Staff Reporter - NedLoans has introduced a product enhancement for government employees by increasing the maximum loan to N$200 000 per client, subject to affordability.
The primary purpose of the product enhancement is to respond in a meaningful way to the national crisis of multiple indebtedness attributed to a lack of financial wellness skills," Nedbank Namibia’s head of NedLoans: Erastus Haihambo, said in a statement.
According to the latest figures released by the Bank of Namibia (BoN), the total bank debt of consumers at the end of July was nearly N$55.1 billion – an increase of some N$3.47 billion or 6.7% compared to the same month in 2017.
As a significant rise in the level of household debt coincides historically with many severe economic crises, Nedbank Namibia said in its statement. The bank aims to assist civil servants to better manage their debt through debt consolidation, it said.

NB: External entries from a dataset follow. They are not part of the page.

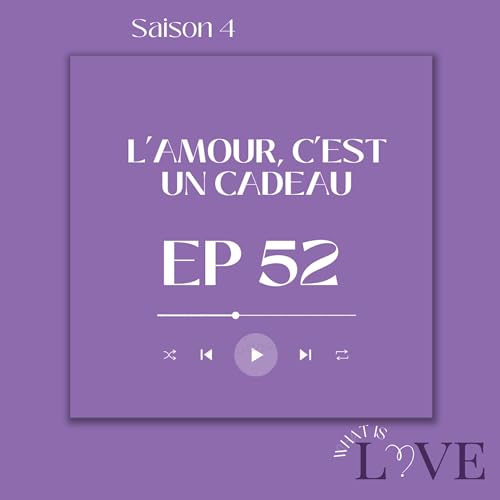 52. L'amour, c'est un cadeau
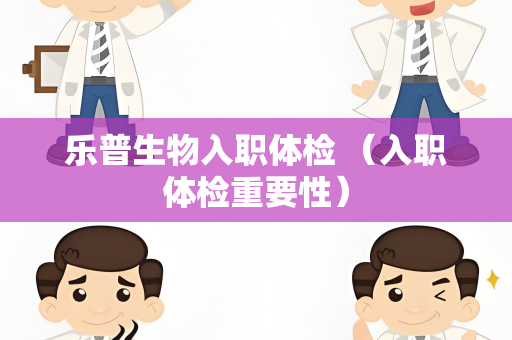 乐普生物入职体检 （入职体检重要性）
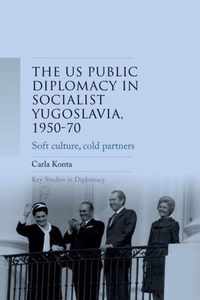 Us Public Diplomacy in Socialist Yugoslavia, 1950-70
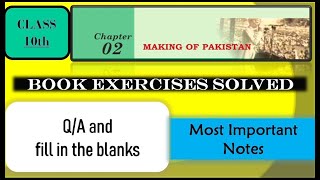 Pakistan Studies Class 10th Notes  Chapter 2 Making of Pakistan  Pakistan Study Q  A amp F B [upl. by Ubana741]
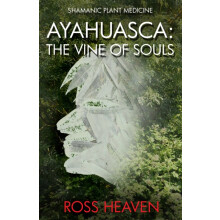 Shamanic Plant Medicine Ayahuasca by Ross Heaven Paperback Book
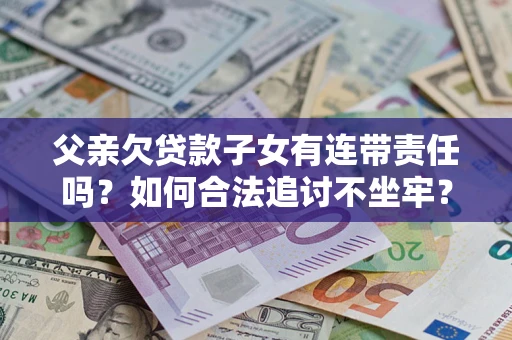 北京父亲欠贷款子女有连带责任吗？如何合法追讨不坐牢？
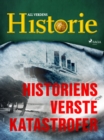 Image for Historiens verste katastrofer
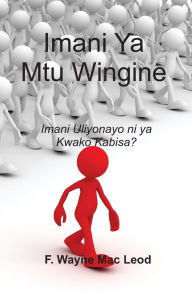 Title: Someone Else's Faith - Swahili Edition: Imani Uliyonayo Ni Ya Kwako Kabisa?, Author: F Wayne Mac Leod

"Although a better deal is achieved when multiple debts are settled so that the client remains with one installment, it is equally important that we awaken people to the potential risks and consequences irresponsible borrowing may hold," said Haihambo.
“This is exactly what we assist our clients with at NedLoans and why the enhancement to the current product was developed. When times are tough, clients start seeking out ‘easy’ loan options as they need immediate relief of credit card debt and other willful consumption.”

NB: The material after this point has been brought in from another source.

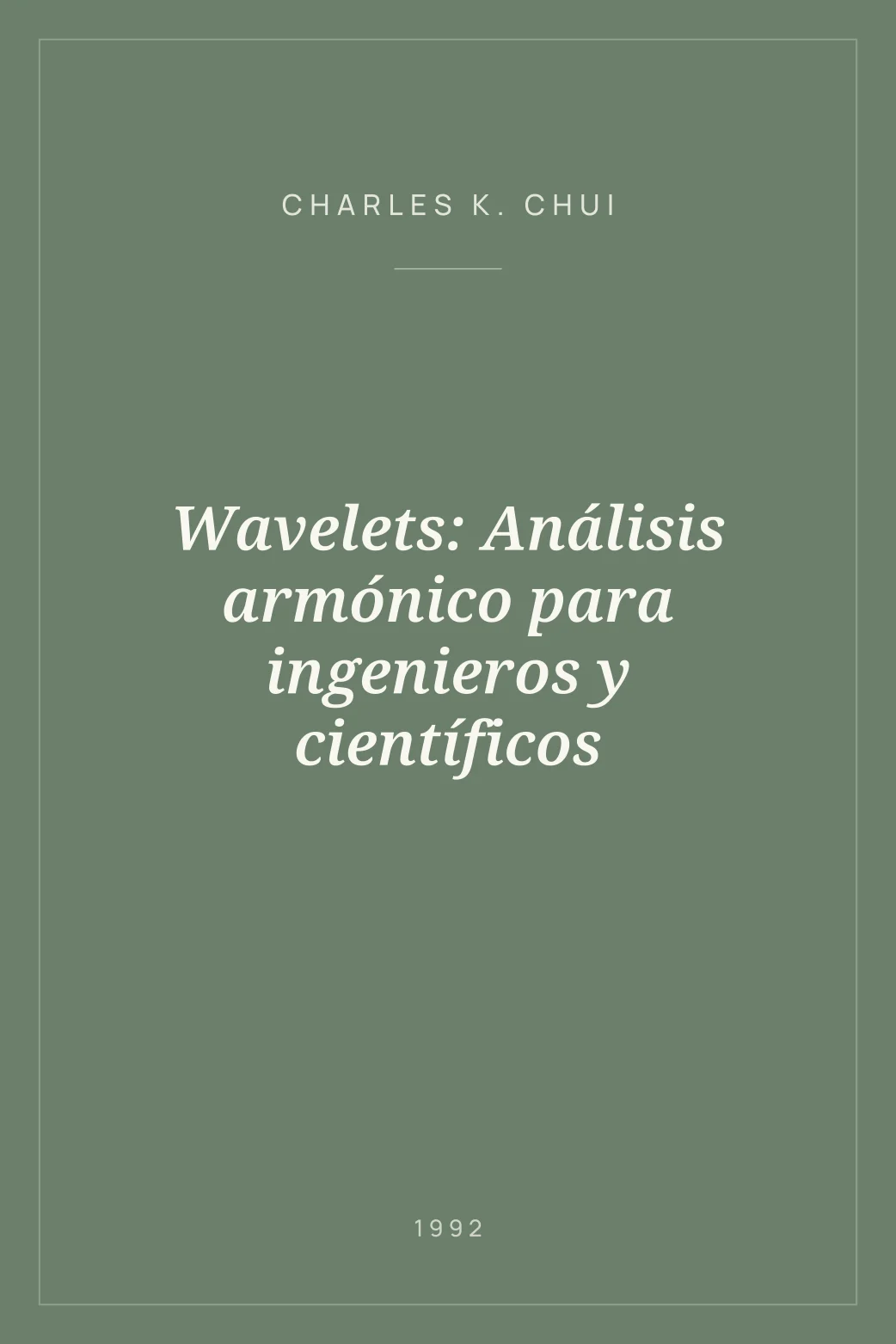 Portada de Wavelets: Análisis armónico para ingenieros y científicos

In addition, NedLoans decided to become actively involved in delivering a village home solution to government employees living in unproclaimed areas who currently are not benefitting from the government housing scheme.
Consumer activist Rob Parker says this could be a good product for civil servants in far-flung rural areas as it is reaching out “to a segment of the populations who were previously without access to credit”.
“These products could also help consumers build creditworthiness,” Praker said.
He, however, urged clients to check the terms and conditions and make sure they understand it before signing the agreement.
The publisher of Consumer News Namibia, Willem Gariseb, said Nedbank Namibia's offer is a step in the right direction.
"It's about time the private sector showed some initiative. Decentralisation of vital services to the majority of Namibians can only be effective if the civil service can attract professionals to rural areas. This product could help those professionals to build proper houses in unproclaimed areas," said Gariseb.
Haihambo said there are civil servants who could not qualify for urban housing schemes and who, upon retirement, will have no choice but to return to their respective communal areas. “This is yet another reason why financial planning is so important.”